Bağımsız Çerkesya amacının yanı sıra “birleşik” ifadesini vurgulamanın da şüphesiz önemli izahları bulunmaktadır. Öncelikle Rusya’nın egemenliği altında farklı siyasal birimlere bölünmüş olarak yaşamak zorunda kalan Çerkeslerin bir arada yaşamaları, ortak sorunlarına beraber çözüm getirebilmeleri, tehditler karşısında birlikte hareket edebilmeleri mümkün değildir. Çerkesya’daki dağınık siyasal yapının halkın ayrışmasında ve farklı yönlere savrulmasında önemli etkisi olacağını göz önünde bulundurmak gerekir. Federal yapısını ulusallaşma yönünde dönüştürmeye çalışan Rusya Federasyonu içinde mevcut siyasal birimlerin zaman içerisinde özerk yapılarını kaybedebilecekleri, sahip oldukları sınırlı hakları tümüyle yitirebilecekleri ileri sürülebilir. Çerkesya’nın ve Çerkeslerin sorunlarını çözebilmek, dış tehditlere karşı hazırlıklı olabilmek, bağımsızlığını ve geleceğini güvence altına alabilmek ancak birleşik, tek bir devlet yapısının oluşması ile mümkün olabilir. Bu nedenle tarihi Çerkesya toprakları üzerinde tüm Çerkesler, tek vücut olmaları halinde varlıklarını koruyabilecektir. Dolayısıyla, Birleşik Çerkesya düşüncesi ile Çerkes kültürünü, dilini ve kimliğini koruyabilmek için tarihi Çerkesya topraklarının tamamının bağımsız bir devlet yapısı altında Çerkes Ulusu tarafından yönetilmesi gerektiği vurgulanmaktadır. Ayrıca onlarca farklı ülkede küçük topluluklar olarak yaşamak zorunda olan Çerkeslerin de şüphesiz ki anavatanları Çerkesya üzerinde hakları ve umutları vardır. Birleşik Çerkesya düşüncesi, diasporada yaşayan Çerkeslerin tümünün Çerkesya’ya dönemeyeceği gerçeği ile birlikte dönüş imkânı bulamayan kişilerin haklarının korunması gerektiğini, dönüş yapabilen diaspora Çerkeslerinin ise anavatan Çerkesya’ya önemli katkılar sağlayabileceklerini kabul etmektedir. Bununla birlikte Birleşik Çerkesya kurulabilirse, egemen bir devlet olarak diğer ülkelerle kuracağı diplomatik ilişkiler vasıtasıyla bu ülkelerde yaşamakta olan Çerkeslerin yasal hak ve menfaatlerini koruma amacıyla devletlerarası girişimler de yapabilecektir.

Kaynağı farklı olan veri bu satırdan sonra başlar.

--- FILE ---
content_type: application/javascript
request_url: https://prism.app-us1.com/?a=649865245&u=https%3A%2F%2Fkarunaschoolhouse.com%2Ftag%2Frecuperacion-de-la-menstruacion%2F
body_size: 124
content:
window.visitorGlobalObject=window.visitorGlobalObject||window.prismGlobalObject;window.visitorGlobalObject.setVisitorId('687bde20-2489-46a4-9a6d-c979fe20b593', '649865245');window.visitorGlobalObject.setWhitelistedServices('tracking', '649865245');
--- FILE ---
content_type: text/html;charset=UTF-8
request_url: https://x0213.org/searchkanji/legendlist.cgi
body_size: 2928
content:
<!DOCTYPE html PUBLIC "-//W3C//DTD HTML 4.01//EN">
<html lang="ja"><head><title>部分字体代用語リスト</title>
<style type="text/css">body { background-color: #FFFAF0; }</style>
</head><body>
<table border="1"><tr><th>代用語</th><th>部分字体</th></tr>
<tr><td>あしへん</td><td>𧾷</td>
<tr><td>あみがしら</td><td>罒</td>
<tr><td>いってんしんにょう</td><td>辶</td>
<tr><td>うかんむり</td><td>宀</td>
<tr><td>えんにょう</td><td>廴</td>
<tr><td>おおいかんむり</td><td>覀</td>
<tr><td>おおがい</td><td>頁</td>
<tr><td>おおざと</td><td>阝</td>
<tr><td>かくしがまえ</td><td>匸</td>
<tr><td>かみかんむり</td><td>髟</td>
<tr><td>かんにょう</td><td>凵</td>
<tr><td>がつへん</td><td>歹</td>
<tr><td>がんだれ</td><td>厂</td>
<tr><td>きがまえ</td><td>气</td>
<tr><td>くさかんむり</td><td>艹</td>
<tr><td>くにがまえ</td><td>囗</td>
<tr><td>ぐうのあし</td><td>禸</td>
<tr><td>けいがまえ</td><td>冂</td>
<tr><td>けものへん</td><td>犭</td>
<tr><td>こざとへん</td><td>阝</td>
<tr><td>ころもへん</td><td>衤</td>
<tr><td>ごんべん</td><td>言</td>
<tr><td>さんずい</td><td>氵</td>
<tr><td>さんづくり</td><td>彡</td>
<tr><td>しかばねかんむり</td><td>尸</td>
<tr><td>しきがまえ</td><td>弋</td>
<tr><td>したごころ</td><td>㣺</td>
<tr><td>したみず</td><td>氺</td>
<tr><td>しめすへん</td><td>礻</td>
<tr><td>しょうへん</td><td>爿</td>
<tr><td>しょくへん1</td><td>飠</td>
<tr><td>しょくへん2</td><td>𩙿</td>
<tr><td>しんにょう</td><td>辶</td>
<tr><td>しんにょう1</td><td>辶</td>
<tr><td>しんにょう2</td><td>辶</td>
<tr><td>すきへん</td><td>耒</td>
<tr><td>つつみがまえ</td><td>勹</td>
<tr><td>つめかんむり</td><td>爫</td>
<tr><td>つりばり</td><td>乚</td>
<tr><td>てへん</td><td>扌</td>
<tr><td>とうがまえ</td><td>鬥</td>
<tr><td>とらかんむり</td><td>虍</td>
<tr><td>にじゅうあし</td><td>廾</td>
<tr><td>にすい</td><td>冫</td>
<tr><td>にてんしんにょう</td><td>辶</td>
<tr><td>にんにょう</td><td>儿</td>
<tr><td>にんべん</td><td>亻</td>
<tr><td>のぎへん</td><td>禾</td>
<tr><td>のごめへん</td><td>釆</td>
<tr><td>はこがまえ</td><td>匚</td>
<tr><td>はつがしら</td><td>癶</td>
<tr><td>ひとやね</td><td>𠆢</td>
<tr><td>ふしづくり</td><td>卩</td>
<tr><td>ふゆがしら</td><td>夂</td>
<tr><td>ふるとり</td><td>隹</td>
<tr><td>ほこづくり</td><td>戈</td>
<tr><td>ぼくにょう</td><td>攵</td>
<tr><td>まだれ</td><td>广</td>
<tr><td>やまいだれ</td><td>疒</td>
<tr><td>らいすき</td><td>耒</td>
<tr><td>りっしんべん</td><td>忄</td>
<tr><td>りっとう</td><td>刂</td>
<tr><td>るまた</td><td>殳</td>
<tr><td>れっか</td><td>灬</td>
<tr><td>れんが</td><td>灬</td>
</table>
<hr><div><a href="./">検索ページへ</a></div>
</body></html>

Tüm bu açıklamalar ışığında Çerkeslerin ve Çerkesya’nın geleceğini, hak ve menfaatlerini güvence altına alma, emperyal güçlerin asimilasyon ve açık saldırılarının etkisinden korunma, yok olma tehlikesi altındaki Çerkes dilinin, kültürünün ve kimliğinin yeniden saygınlık ve işlerlik kazanması, anavatan ve diasporadaki tüm yurttaşların iş birliği ve uyum içinde yaşamaları ancak Birleşik Çerkesya ideali doğrultusunda gerçekleşebilir.

Unutulmamalıdır ki Çerkeslere ait değerlerin korunabilmesi her şeyden önce Çerkes Ulusu’nun evlatlarının gayretleri ile mümkün olabilecektir.